I have no problem in looking at an increase in personal income tax if I knew that it was going to stay in revenues and I say that because there are ways, which many people are probably aware of, to avoid taxes. So the first thing you need to look at is tax loopholes.
How much would all that raise?
I couldn’t tell you to a dime. But I can tell you in the case of tax havens we’re talking more than $20 billion, I can tell you in the case of the corporate tax level that we’re talking tens of billions of dollars and I can tell you in the case of the financial transactions tariff a very conservative estimate is about $4 billion dollars.
Would you restore the GST cuts?
No. Not right now.
On the NDP relationship with organized labour:
For 50 years (the NDP) has had a relationship with labour and I don’t think that’s anything to apologize for.
It’s important to have a responsible, mature relationship with labour. We’ve seen it change within our party over the years, most recently to where we now have one-member one-vote and no set asides for unions
The advantage for us is unlike, particularly the present prime minister, we understand the issues and we understand the need to see support for working people regardless of whether they are in a union or not.

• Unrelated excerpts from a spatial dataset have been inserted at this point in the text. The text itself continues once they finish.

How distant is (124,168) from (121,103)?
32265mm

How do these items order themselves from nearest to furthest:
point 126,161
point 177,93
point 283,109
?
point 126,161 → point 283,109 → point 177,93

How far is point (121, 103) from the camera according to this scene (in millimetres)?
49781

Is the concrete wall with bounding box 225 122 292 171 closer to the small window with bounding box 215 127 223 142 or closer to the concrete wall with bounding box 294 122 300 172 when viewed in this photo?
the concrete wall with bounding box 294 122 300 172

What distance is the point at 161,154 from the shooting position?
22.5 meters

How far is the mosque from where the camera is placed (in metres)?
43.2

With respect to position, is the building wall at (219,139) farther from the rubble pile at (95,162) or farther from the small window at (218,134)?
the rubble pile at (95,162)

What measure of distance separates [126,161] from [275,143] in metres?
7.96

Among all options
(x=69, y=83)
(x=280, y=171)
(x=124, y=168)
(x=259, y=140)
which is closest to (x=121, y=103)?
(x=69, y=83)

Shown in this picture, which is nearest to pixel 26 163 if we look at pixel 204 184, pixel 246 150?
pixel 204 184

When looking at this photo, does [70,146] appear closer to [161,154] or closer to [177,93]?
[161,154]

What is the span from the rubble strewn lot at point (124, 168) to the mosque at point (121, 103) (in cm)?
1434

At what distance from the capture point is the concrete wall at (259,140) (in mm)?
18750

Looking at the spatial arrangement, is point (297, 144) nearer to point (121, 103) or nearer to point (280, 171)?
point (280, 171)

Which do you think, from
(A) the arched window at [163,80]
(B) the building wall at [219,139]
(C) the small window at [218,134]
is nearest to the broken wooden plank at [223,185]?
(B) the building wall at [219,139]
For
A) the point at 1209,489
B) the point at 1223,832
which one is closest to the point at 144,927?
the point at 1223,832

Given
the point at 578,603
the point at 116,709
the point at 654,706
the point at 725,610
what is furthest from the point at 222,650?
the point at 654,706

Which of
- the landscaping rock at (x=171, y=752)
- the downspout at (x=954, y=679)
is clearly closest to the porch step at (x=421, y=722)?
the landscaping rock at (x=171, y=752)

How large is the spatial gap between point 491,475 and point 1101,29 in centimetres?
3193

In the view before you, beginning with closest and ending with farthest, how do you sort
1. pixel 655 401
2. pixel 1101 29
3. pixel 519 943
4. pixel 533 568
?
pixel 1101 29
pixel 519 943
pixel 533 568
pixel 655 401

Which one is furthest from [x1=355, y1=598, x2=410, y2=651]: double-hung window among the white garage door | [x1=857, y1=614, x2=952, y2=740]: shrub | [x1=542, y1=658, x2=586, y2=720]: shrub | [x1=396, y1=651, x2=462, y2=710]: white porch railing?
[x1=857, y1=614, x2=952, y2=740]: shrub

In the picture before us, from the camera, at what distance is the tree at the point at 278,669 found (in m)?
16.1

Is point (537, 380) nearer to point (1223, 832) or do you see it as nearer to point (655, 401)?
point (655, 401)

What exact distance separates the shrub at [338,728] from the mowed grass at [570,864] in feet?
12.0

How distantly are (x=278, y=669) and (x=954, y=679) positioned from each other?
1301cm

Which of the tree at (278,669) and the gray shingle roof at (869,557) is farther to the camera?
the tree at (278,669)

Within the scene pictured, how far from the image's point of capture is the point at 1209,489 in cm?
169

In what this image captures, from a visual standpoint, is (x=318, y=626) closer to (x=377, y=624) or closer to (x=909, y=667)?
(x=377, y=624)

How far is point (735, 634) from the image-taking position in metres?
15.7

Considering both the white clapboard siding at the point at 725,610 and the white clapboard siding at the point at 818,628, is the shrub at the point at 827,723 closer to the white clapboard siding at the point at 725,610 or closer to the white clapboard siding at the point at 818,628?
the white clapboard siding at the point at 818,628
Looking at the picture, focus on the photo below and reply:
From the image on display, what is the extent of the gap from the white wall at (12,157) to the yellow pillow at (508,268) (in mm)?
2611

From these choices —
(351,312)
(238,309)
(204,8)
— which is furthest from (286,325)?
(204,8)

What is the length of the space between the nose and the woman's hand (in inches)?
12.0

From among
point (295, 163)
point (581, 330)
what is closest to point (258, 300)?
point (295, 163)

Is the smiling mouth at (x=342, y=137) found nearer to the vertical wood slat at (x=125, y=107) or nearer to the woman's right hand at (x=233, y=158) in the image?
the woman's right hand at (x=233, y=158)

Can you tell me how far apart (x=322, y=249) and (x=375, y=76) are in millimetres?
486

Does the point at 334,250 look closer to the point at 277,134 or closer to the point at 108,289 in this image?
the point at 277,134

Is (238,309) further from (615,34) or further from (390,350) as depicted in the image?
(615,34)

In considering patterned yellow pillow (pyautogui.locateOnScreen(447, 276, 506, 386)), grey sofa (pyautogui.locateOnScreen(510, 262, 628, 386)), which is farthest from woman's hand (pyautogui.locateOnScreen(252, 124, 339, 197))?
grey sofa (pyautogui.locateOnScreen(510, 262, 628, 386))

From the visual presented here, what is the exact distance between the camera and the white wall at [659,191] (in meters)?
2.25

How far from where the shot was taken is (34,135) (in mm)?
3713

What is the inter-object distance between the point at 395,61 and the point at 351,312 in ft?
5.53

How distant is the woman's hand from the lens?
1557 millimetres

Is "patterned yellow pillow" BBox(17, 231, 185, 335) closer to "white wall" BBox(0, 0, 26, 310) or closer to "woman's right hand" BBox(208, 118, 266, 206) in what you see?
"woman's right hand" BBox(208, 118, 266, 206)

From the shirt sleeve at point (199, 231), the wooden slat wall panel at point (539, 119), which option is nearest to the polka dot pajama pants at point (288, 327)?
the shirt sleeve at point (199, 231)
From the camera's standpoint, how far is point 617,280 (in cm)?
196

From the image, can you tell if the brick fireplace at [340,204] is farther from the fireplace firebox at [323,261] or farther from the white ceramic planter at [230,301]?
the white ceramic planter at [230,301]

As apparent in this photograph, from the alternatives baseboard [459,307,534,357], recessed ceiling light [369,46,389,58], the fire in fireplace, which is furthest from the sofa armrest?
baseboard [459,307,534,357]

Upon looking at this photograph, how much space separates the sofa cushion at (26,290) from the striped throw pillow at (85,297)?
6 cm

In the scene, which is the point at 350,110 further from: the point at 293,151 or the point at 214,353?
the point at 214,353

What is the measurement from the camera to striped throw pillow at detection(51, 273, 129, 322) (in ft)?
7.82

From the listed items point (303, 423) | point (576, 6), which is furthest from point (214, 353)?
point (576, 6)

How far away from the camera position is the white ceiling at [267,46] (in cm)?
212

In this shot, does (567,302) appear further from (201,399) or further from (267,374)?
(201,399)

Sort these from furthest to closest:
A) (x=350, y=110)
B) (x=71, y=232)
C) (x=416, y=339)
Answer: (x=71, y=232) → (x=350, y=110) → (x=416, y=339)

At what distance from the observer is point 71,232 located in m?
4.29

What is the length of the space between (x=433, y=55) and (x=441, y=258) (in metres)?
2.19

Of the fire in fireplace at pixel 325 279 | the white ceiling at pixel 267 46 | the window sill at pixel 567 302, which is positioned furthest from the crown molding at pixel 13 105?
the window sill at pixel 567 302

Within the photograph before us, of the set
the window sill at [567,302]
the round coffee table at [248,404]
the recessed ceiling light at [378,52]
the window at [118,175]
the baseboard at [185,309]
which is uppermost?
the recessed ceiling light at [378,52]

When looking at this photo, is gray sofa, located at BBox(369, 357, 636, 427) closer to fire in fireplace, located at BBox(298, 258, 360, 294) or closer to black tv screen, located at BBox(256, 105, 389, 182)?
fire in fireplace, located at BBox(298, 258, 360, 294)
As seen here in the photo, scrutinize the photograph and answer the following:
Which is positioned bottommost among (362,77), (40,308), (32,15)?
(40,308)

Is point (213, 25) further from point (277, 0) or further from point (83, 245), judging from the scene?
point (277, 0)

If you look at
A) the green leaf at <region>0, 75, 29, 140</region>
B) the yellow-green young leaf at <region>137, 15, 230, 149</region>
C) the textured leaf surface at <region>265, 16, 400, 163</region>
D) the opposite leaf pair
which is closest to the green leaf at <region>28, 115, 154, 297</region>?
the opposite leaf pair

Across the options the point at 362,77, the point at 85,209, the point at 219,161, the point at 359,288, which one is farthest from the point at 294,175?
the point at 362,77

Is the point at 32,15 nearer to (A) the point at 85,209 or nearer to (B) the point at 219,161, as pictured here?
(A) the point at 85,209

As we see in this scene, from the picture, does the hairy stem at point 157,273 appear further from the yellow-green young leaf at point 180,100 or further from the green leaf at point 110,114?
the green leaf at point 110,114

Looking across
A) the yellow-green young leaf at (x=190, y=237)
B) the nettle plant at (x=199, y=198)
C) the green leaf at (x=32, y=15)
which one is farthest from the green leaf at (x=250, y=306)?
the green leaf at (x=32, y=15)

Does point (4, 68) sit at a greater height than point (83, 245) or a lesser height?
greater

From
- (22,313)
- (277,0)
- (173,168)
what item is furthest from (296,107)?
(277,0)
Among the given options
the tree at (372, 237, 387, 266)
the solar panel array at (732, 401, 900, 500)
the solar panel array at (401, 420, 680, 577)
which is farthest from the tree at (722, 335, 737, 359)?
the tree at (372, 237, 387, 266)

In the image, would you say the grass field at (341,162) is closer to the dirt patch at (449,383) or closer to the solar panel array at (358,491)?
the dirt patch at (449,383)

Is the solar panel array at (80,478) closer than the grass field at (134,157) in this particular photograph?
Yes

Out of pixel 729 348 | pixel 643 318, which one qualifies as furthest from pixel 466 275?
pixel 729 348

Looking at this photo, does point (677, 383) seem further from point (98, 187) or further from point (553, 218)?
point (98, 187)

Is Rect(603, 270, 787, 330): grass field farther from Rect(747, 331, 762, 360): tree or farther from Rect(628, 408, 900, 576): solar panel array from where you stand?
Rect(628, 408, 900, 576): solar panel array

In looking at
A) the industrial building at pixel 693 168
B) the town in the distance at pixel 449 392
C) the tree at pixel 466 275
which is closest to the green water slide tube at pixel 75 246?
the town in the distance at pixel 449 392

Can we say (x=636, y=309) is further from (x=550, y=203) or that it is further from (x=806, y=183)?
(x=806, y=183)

(Labour) is a smart thing to be allied with. It’s not just about a group bargaining a contract in one particular place. It’s about how do we increase benefits for all people and deal with this widening inequality.
On joint nominations with other parties, mergers and coalitions:
It’s not up to us to decide just by having joint nominations or even mergers what the (election) outcome is going to be. I think as a party we have to work as hard as we can based on our principles, our values and obviously a platform that connects with Canadians, to get it out there and get people engaged again.
Someone asked me the other day, “Paul are people angry out there?” I said, yeah, some are angry but most people are just disconnected.
So no merger ever?
Here’s one of those dilemmas where you ask me for an absolute in the future. But I can tell you right now it is not something I would look at. I don’t see the reason to. I would . . . work after an election in a coalition. That’s how Parliaments can work and I have no problem with that — with whomever it is.